GATA-1; Polycomb; Zbtb7a; erythroid; ChIP-seq
Understanding the mechanistic basis of transcriptional regulation has been a central focus of molecular biology since its inception. New high-throughput chromatin immunoprecipitation experiments have revealed that most regulatory proteins bind thousands of sites in mammalian genomes. However, the functional significance of these binding sites remains unclear. We present a quantitative model of transcriptional regulation that suggests the contribution of each binding site to tissue-specific gene expression depends strongly on its position relative to the transcription start site. For three cell types, we show that, by considering binding position, it is possible to predict relative expression levels between cell types with an accuracy approaching the level of agreement between different experimental platforms. Our model suggests that, for the transcription factors profiled in these cell types, a regulatory site's influence on expression falls off almost linearly with distance from the transcription start site in a 10 kilobase range. Binding to both evolutionarily conserved and non-conserved sequences contributes significantly to transcriptional regulation. Our approach also reveals the quantitative, tissue-specific role of individual proteins in activating or repressing transcription. These results suggest that regulator binding position plays a previously unappreciated role in influencing expression and blurs the classical distinction between proximal promoter and distal binding events.

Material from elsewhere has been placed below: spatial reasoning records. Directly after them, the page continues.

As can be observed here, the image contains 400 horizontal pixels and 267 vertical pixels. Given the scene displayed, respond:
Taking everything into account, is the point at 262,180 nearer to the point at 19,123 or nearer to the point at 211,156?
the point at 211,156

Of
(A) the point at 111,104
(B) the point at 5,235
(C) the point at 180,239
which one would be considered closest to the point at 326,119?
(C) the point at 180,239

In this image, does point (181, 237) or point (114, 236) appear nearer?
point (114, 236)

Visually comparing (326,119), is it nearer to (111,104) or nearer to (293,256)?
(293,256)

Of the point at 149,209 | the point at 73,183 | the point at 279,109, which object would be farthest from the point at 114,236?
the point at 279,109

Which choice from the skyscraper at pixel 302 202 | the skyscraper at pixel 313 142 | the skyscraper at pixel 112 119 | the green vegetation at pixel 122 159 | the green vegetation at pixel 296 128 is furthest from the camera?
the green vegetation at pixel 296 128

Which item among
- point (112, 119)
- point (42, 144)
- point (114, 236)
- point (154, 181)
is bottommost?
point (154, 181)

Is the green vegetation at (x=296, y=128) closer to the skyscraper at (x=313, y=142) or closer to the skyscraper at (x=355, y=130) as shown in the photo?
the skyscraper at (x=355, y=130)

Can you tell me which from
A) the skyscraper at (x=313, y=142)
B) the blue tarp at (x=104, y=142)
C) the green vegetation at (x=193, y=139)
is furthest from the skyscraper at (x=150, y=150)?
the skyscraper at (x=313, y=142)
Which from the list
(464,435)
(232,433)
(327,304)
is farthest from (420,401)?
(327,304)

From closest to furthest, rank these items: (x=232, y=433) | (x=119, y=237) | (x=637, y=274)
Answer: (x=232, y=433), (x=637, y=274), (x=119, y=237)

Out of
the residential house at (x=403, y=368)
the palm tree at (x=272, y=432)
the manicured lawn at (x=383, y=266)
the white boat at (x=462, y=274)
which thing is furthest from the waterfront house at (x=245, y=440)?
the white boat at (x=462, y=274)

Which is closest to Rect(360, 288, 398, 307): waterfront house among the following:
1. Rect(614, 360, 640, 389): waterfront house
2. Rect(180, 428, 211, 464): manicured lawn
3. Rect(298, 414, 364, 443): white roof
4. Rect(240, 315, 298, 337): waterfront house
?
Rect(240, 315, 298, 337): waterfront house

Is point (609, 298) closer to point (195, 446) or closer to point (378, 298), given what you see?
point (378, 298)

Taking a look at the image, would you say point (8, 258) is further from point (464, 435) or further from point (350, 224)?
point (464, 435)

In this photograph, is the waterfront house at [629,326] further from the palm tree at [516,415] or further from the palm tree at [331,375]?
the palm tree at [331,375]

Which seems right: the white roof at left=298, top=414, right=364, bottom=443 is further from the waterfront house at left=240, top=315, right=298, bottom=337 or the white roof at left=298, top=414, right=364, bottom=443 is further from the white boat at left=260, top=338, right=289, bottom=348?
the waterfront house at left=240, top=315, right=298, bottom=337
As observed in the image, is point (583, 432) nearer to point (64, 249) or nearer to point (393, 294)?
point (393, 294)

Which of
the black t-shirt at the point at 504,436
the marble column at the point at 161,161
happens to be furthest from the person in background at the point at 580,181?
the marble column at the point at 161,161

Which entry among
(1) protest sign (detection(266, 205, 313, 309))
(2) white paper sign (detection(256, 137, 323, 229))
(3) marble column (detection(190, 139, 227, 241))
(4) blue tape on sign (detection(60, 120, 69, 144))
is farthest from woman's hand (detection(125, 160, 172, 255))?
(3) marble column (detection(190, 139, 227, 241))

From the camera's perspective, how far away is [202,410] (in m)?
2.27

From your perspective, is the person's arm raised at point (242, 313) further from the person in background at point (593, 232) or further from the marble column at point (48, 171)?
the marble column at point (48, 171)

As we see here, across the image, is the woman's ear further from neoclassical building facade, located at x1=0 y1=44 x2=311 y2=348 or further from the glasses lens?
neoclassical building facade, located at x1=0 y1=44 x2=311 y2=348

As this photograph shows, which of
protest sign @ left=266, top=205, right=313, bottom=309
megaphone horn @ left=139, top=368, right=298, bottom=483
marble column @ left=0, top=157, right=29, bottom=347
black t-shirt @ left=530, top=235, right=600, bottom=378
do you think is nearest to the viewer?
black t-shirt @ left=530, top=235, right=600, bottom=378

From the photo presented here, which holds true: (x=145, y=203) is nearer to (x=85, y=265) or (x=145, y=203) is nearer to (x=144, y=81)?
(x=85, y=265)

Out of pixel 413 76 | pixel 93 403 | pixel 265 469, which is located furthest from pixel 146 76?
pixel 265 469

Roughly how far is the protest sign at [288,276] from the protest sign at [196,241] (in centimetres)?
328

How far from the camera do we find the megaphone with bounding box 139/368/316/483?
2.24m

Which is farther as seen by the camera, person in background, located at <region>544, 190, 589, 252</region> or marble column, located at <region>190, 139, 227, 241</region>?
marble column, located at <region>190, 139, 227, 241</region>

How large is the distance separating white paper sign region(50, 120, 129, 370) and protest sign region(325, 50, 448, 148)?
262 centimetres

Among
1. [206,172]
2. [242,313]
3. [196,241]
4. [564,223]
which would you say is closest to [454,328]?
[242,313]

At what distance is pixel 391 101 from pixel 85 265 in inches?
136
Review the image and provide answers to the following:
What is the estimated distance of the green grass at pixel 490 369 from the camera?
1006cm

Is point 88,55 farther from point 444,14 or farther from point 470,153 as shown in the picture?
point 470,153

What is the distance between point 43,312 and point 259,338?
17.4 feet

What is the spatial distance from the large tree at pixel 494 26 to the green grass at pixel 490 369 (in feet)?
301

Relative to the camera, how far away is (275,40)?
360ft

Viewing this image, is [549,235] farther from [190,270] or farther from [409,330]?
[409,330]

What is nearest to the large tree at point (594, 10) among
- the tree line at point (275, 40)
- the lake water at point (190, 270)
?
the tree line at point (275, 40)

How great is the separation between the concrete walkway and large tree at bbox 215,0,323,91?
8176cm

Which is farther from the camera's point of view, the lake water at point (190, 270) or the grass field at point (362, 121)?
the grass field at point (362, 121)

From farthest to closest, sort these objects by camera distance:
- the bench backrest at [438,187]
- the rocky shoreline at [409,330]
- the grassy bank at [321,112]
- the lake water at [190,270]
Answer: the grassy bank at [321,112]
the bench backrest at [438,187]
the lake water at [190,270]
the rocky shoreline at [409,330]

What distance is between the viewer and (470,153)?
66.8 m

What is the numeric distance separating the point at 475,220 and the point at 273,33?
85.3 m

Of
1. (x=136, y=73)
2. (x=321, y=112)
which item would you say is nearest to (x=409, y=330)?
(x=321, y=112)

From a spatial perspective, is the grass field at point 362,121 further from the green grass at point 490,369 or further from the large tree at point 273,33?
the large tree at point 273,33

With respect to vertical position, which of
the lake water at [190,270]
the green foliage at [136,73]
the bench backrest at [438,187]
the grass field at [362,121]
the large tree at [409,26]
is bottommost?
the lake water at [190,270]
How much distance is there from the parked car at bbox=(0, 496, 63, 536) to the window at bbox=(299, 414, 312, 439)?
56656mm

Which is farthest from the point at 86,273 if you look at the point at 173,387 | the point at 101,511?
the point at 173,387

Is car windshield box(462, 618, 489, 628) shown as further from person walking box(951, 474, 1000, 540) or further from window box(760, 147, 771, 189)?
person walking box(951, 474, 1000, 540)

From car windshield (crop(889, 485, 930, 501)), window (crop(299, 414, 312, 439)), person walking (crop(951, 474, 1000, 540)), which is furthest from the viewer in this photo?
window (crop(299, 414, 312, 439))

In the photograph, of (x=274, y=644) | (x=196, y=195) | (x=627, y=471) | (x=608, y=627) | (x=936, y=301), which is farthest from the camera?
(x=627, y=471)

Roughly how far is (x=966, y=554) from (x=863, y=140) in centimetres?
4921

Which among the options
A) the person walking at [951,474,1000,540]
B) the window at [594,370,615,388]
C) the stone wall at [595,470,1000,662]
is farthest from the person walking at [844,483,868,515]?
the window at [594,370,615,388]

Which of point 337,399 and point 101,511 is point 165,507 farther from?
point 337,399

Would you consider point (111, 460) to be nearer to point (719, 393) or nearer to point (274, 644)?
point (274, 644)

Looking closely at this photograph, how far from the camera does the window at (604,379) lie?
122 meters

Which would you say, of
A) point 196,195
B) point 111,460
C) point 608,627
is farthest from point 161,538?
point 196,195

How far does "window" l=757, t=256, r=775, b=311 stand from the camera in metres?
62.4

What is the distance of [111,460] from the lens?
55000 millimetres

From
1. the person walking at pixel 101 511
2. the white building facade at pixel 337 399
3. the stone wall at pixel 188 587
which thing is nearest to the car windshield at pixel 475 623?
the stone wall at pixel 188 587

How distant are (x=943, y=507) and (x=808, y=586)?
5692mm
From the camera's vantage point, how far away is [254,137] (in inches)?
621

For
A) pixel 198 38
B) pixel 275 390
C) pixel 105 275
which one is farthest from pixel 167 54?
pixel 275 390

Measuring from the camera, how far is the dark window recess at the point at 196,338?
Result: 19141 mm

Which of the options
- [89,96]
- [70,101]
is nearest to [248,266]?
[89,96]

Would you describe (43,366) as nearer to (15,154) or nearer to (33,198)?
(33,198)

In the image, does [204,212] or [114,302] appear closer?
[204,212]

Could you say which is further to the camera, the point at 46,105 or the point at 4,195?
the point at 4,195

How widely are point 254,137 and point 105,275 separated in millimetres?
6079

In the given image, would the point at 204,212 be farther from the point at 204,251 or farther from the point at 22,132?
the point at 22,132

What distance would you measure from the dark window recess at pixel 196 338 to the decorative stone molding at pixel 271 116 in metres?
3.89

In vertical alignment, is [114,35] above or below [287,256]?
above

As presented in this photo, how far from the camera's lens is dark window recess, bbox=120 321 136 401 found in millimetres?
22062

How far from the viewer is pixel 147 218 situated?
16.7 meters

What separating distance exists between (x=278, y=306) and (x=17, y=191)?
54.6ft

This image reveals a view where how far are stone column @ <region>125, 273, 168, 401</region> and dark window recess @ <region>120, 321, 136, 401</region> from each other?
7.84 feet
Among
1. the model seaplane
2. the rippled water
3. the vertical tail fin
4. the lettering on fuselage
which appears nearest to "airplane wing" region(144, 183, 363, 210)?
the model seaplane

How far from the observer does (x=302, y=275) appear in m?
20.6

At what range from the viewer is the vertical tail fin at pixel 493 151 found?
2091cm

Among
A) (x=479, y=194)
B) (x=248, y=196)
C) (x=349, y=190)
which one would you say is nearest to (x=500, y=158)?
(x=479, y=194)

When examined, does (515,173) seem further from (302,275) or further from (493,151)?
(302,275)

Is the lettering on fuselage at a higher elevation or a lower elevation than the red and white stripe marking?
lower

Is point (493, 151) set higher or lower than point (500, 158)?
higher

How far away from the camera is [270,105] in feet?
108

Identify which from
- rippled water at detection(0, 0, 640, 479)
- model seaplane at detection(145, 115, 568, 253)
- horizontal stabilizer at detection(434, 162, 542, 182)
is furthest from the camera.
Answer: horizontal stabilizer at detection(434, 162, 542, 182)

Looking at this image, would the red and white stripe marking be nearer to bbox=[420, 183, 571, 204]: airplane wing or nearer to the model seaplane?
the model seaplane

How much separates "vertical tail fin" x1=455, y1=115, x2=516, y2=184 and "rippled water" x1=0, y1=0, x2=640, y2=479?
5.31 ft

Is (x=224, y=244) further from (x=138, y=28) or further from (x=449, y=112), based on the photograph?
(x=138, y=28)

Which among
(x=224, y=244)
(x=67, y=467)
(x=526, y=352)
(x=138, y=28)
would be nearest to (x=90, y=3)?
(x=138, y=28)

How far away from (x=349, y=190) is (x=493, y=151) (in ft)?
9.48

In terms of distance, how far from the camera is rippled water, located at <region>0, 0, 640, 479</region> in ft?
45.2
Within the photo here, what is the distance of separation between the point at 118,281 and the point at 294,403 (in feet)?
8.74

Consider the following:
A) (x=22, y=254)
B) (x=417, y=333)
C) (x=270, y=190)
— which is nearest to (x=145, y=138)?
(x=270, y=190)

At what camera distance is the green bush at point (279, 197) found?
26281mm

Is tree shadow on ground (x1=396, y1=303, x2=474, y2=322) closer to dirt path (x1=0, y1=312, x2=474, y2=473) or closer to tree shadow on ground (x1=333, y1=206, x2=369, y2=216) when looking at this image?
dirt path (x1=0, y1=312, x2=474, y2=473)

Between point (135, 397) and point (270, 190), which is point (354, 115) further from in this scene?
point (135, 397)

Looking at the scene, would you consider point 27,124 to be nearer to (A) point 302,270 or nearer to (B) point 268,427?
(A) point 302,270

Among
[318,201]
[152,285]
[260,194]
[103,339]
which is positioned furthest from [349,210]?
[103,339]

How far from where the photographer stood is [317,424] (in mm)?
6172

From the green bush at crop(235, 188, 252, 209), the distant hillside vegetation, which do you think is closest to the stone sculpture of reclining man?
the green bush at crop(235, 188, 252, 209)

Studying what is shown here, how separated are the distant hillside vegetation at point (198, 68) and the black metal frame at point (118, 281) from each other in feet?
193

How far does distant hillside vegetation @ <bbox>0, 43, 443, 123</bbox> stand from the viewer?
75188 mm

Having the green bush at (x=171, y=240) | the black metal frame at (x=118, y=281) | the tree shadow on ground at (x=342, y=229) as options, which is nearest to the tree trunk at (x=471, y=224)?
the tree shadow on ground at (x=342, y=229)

Gene expression is controlled, in large part, by regulatory proteins called transcription factors that bind specific sites in the genome. A major focus of molecular biology has been understanding how these transcription factors interact with the cell's transcriptional machinery, the genome, and with each other to turn genes' expression on and off in various physiological contexts. Previous approaches for modeling transcriptional regulation have focused on the complex combinatorial interactions between groups of transcription factors at regulatory sites, or on the specific activating or repressive functions of individual proteins. In this work, we present a new modeling framework and demonstrate that an equally important, and previously overlooked, consideration in predicting the effect that a regulatory site has on gene expression is simply its location relative to the transcription start site of nearby genes. Our results show that, in general, the closer a binding event is to a gene's transcription start site, the more it influences expression. We also show that considering the particular proteins bound at a regulatory site helps predict the expression of nearby genes. However, considering the sequence conservation level of these sites does not lead to more accurate predictions.